Legislation that would repeal the DOL’s fiduciary rule would have a negligible effect on federal revenues, say multiple cost estimates.
The Affordable Retirement Advice Act for Savers (H.R. 2823), introduced by Rep. David Roe (R-TN) on June 8, 2017, would repeal the fiduciary rule. The bill also would:
- amend the prohibited transaction rules applicable to fiduciaries of employer-sponsored pension and retirement plans, IRAs, and health savings accounts (HSAs);
- add a definition of investment advice that would be used to determine when a fiduciary relationship exists;
- add a new statutory exemption related to investment advice that a fiduciary can provide to those tax-favored plans and accounts, plan participants or beneficiaries; and
- change requirements regarding disclosure of potential compensation accruing to the fiduciary or an affiliate.

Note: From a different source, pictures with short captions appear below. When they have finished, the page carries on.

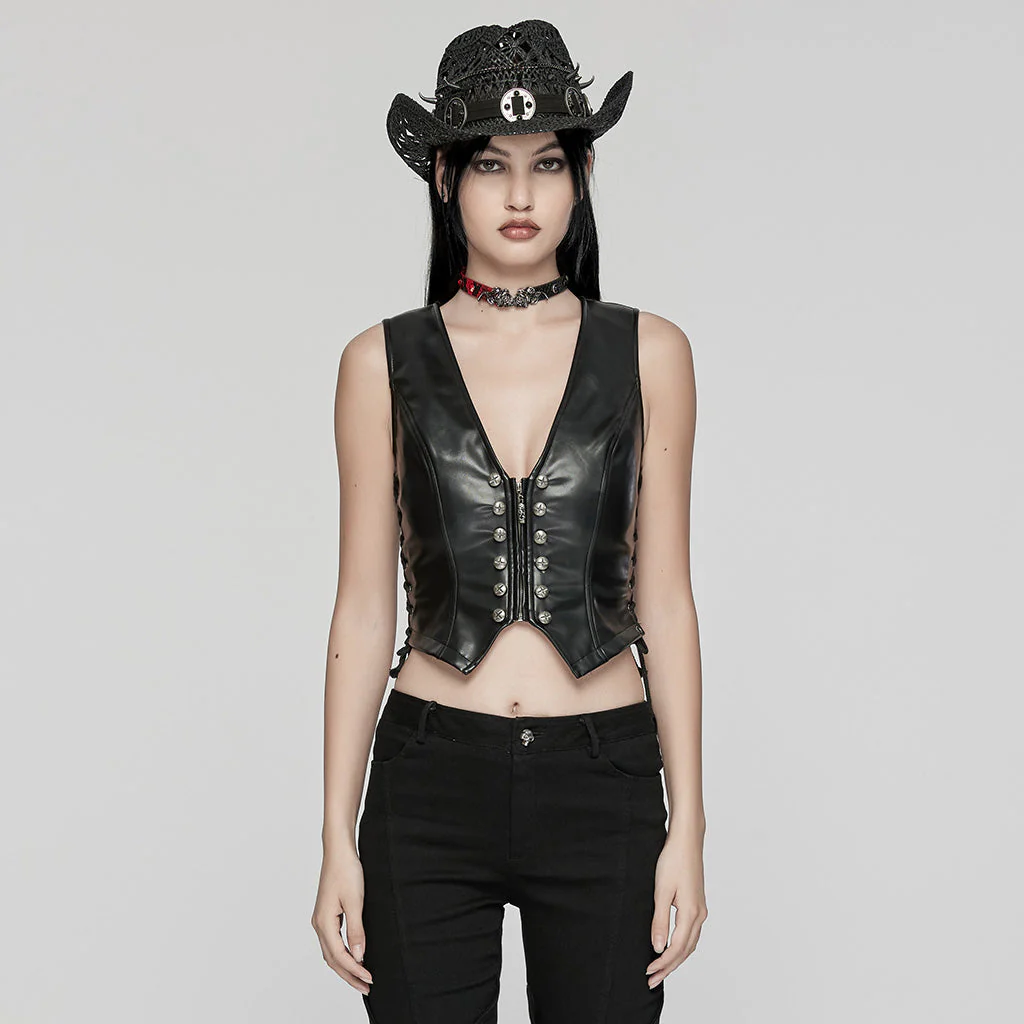 OY-1644MJF Sleek Black Faux Leather Punk Vests with Rivet Details - Image 10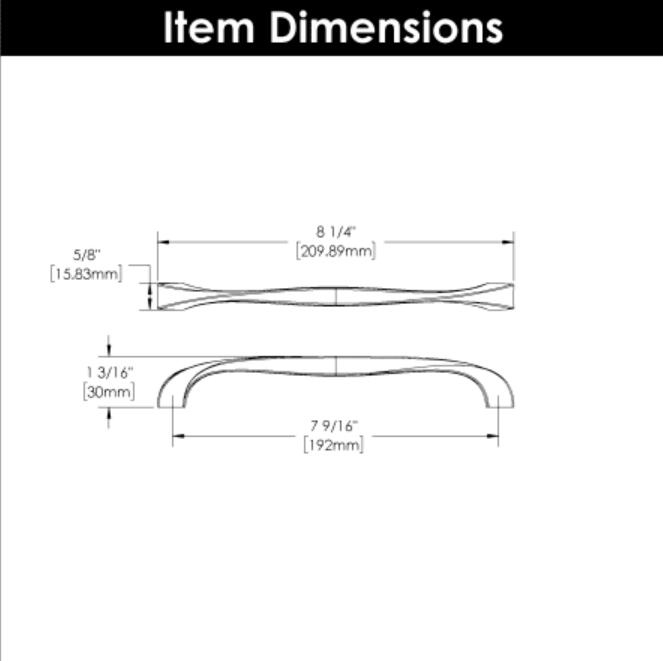 Hickory H076019-14 - Twist 7-9/16" Center to Center Drawer pull- Polished Nickel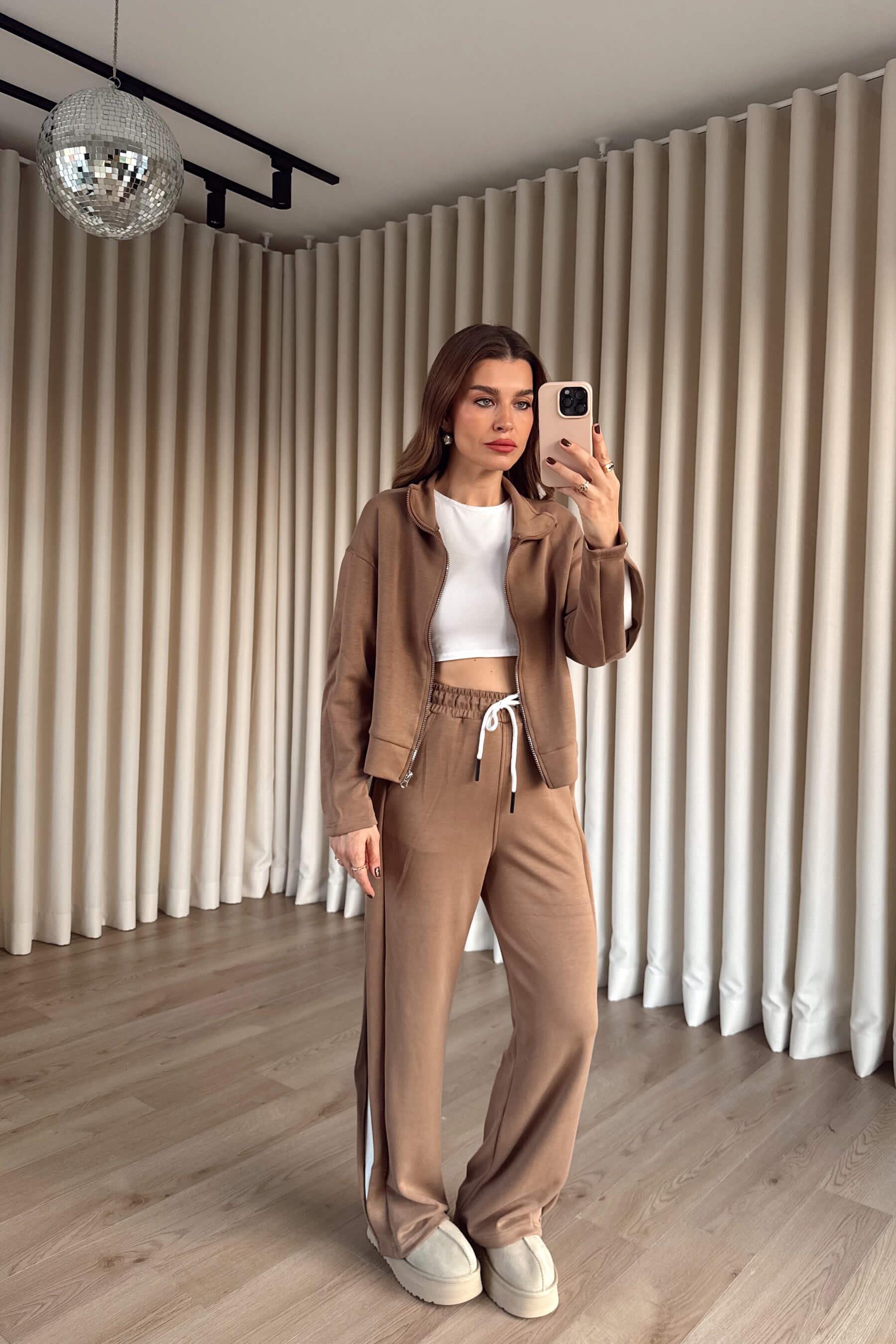 Vizon Şerit Detaylı Fermuarlı Modal Eşofman Takımı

According to the Congressional Budget Office (CBO), the Joint Committee on Taxation (JCT) estimates that H.R. 2823 would have a negligible effect on federal revenues for the period 2017-27. It says that this is because pay-as-you-go procedures would apply.
Additionally, the CBO and the JCT estimate that the measure would not increase direct federal spending or budget deficits by more than $5 billion in any of the four 10-year periods beginning in 2028.
The House Committee on Education and the Workforce passed H.R. 2823 by a 23-17 vote on July 19; it is still before the House Ways and Means Committee.